-------- DATASET EXTRACT

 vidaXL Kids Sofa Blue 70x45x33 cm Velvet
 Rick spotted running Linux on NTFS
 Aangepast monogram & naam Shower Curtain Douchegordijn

----------------
-------- DATASET EXTRACT

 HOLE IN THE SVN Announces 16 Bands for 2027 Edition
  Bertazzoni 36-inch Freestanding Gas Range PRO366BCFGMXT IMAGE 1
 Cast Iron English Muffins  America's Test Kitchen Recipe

----------------

[ABOUT THIS EXERCISE]
Express as a numbered list the lines of data beginning with the line that contains "vidaXL Kids Sofa Blue 70x45x33 cm Velvet" and ending with the line that contains "Aangepast monogram &", omitting any blank lines.

[EXPECTED ANSWER]
1.  vidaXL Kids Sofa Blue 70x45x33 cm Velvet
2.  Rick spotted running Linux on NTFS
3.  Aangepast monogram & naam Shower Curtain Douchegordijn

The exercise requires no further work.